**PROMPT:** Copy out the rows below, substituting "fan paddle" for every occurrence of "ceiling fan blade" and leaving everything else unchanged.

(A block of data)
:::
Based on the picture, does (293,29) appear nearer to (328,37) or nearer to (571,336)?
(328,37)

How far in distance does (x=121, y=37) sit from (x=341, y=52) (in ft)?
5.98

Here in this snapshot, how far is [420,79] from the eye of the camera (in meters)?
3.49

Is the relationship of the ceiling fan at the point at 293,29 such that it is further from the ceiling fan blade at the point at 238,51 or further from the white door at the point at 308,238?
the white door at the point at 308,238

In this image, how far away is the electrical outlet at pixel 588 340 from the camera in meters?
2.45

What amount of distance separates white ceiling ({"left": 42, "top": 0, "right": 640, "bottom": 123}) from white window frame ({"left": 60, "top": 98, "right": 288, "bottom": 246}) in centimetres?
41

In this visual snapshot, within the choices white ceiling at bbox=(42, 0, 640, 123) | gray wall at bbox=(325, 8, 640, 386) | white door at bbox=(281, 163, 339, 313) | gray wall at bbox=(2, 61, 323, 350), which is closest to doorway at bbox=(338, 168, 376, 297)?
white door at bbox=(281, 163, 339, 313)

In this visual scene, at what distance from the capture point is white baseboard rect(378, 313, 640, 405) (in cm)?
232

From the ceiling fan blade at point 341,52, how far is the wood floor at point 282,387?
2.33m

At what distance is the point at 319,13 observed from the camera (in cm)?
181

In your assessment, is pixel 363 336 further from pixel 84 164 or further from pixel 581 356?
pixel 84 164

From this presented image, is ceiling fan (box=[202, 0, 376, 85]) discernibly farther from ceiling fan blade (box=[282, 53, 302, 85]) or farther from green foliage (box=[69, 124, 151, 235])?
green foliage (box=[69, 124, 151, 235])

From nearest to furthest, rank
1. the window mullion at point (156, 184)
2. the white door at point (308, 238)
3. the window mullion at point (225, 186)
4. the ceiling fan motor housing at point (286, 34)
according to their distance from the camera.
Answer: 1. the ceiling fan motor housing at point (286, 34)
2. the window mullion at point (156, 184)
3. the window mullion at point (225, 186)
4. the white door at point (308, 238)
:::
**THE ANSWER:**
Based on the picture, does (293,29) appear nearer to (328,37) or nearer to (571,336)?
(328,37)

How far in distance does (x=121, y=37) sit from (x=341, y=52) (in ft)?
5.98

Here in this snapshot, how far is [420,79] from the eye of the camera (in meters)?
3.49

Is the relationship of the ceiling fan at the point at 293,29 such that it is further from the fan paddle at the point at 238,51 or further from the white door at the point at 308,238?
the white door at the point at 308,238

In this image, how far away is the electrical outlet at pixel 588 340 from the camera in meters?
2.45

What amount of distance separates white ceiling ({"left": 42, "top": 0, "right": 640, "bottom": 123}) from white window frame ({"left": 60, "top": 98, "right": 288, "bottom": 246}) in centimetres?
41

In this visual snapshot, within the choices white ceiling at bbox=(42, 0, 640, 123) | gray wall at bbox=(325, 8, 640, 386) | white door at bbox=(281, 163, 339, 313) | gray wall at bbox=(2, 61, 323, 350), which is closest to doorway at bbox=(338, 168, 376, 297)?
white door at bbox=(281, 163, 339, 313)

In this visual scene, at what distance from the capture point is white baseboard rect(378, 313, 640, 405) (in cm)?
232

From the fan paddle at point 341,52, how far is the wood floor at point 282,387?
2.33m

At what distance is the point at 319,13 observed from the camera (in cm)?
181

In your assessment, is pixel 363 336 further from pixel 84 164 or further from pixel 581 356?
pixel 84 164

From this presented image, is ceiling fan (box=[202, 0, 376, 85]) discernibly farther from fan paddle (box=[282, 53, 302, 85]) or farther from green foliage (box=[69, 124, 151, 235])?
green foliage (box=[69, 124, 151, 235])

From nearest to furthest, rank
1. the window mullion at point (156, 184)
2. the white door at point (308, 238)
3. the window mullion at point (225, 186)
4. the ceiling fan motor housing at point (286, 34)
according to their distance from the camera.
Answer: 1. the ceiling fan motor housing at point (286, 34)
2. the window mullion at point (156, 184)
3. the window mullion at point (225, 186)
4. the white door at point (308, 238)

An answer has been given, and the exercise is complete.